• Work required: The entire listing, reproduced exactly and stripped of images, is the expected output.

• Records for the exercise:
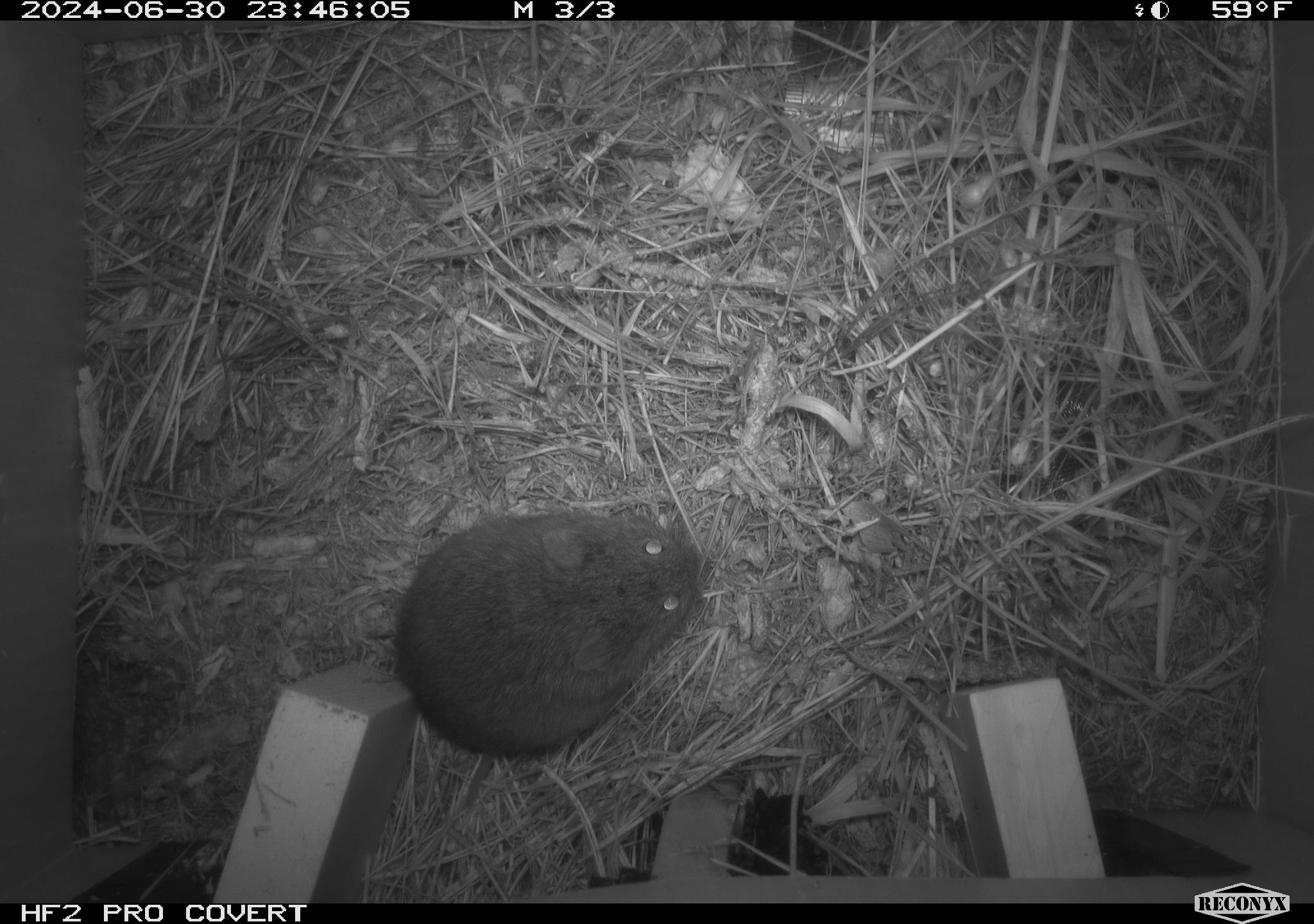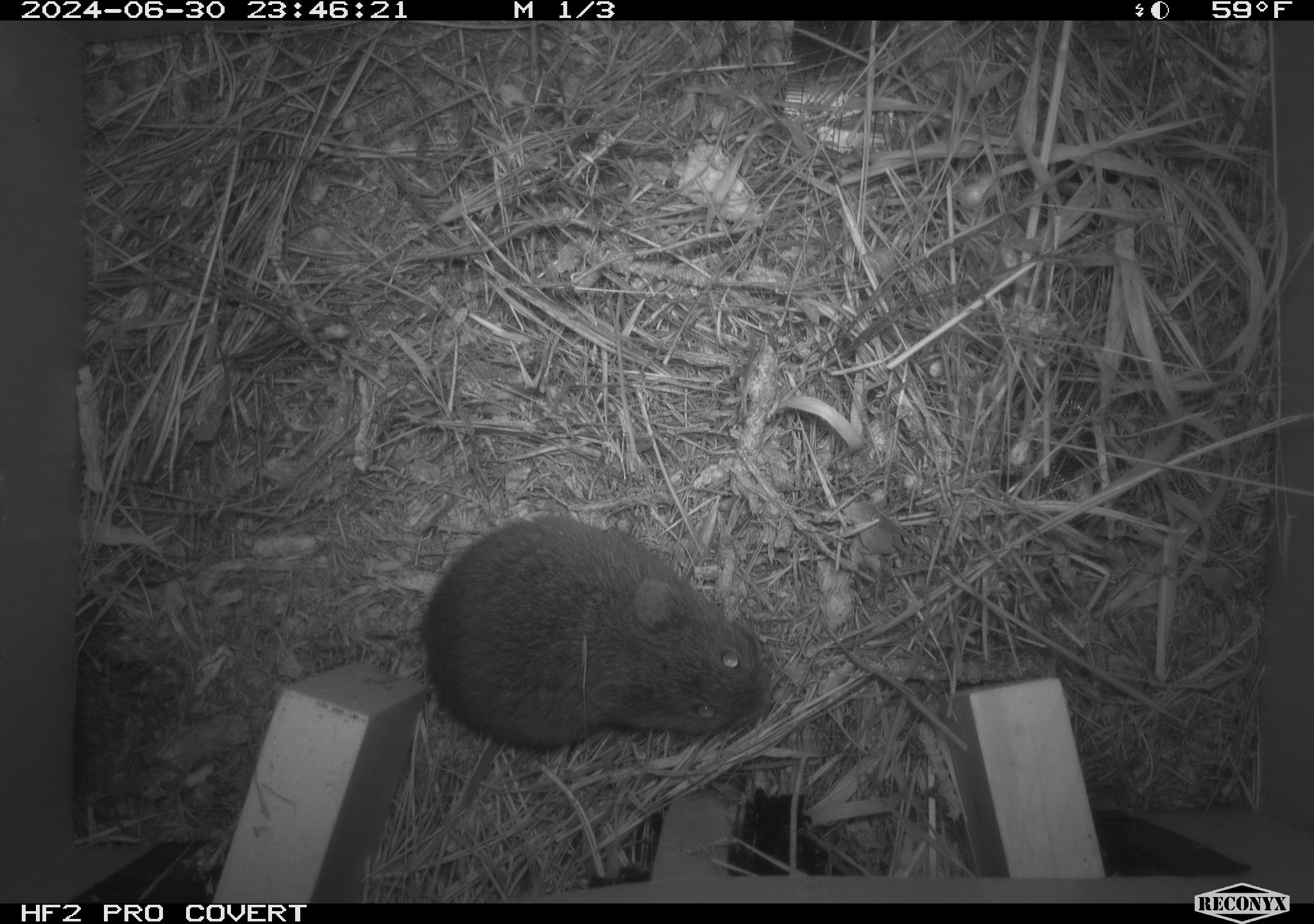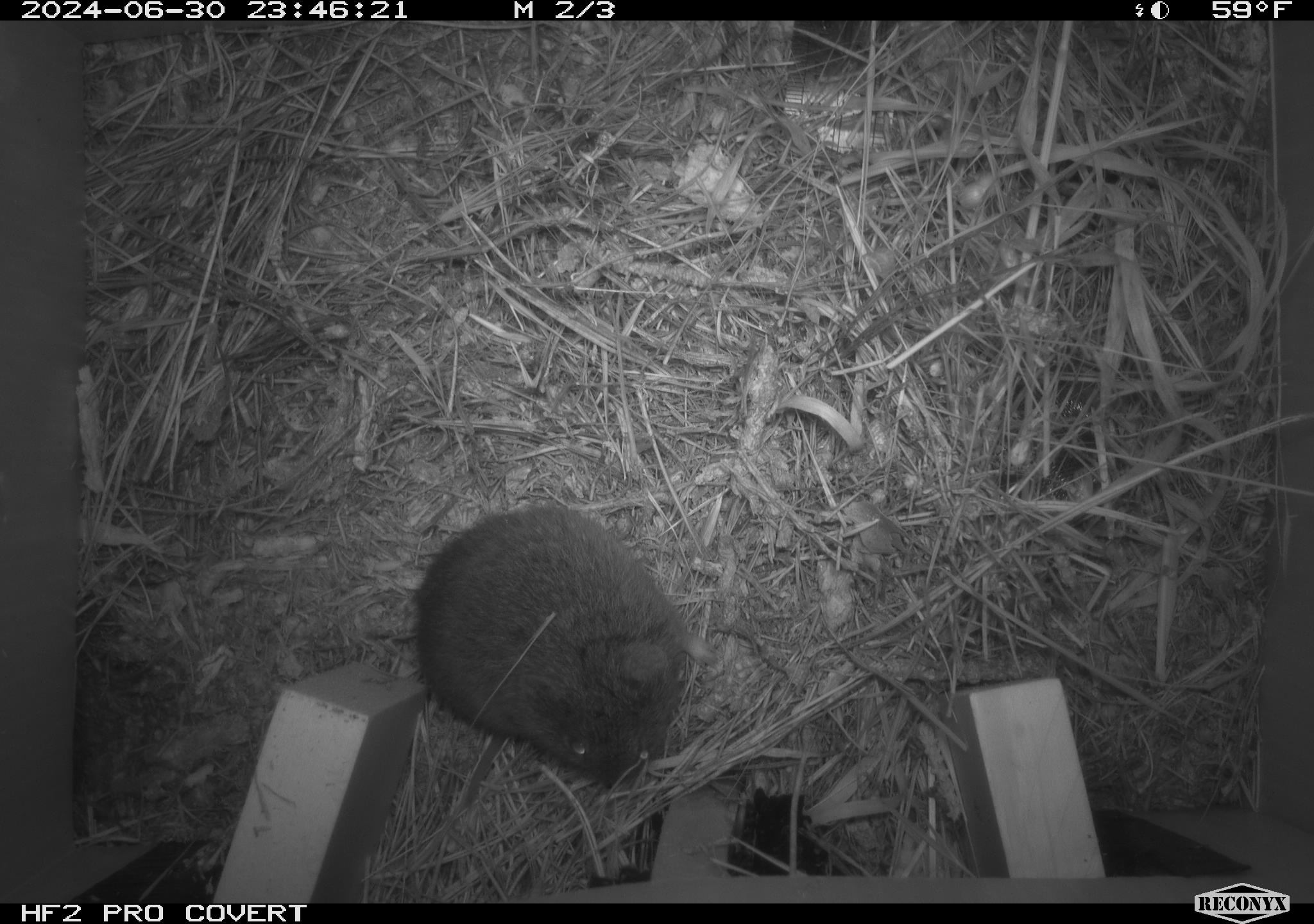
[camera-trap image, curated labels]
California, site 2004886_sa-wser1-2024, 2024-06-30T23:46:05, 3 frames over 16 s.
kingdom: Animalia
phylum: Chordata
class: Mammalia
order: Rodentia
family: Cricetidae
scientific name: Arvicolinae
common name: voles, lemmings, and muskrats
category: arvicolinae subfamily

• Reply to the task:
[camera-trap image, curated labels]
California, site 2004886_sa-wser1-2024, 2024-06-30T23:46:05, 3 frames over 16 s.
kingdom: Animalia
phylum: Chordata
class: Mammalia
order: Rodentia
family: Cricetidae
scientific name: Arvicolinae
common name: voles, lemmings, and muskrats
category: arvicolinae subfamily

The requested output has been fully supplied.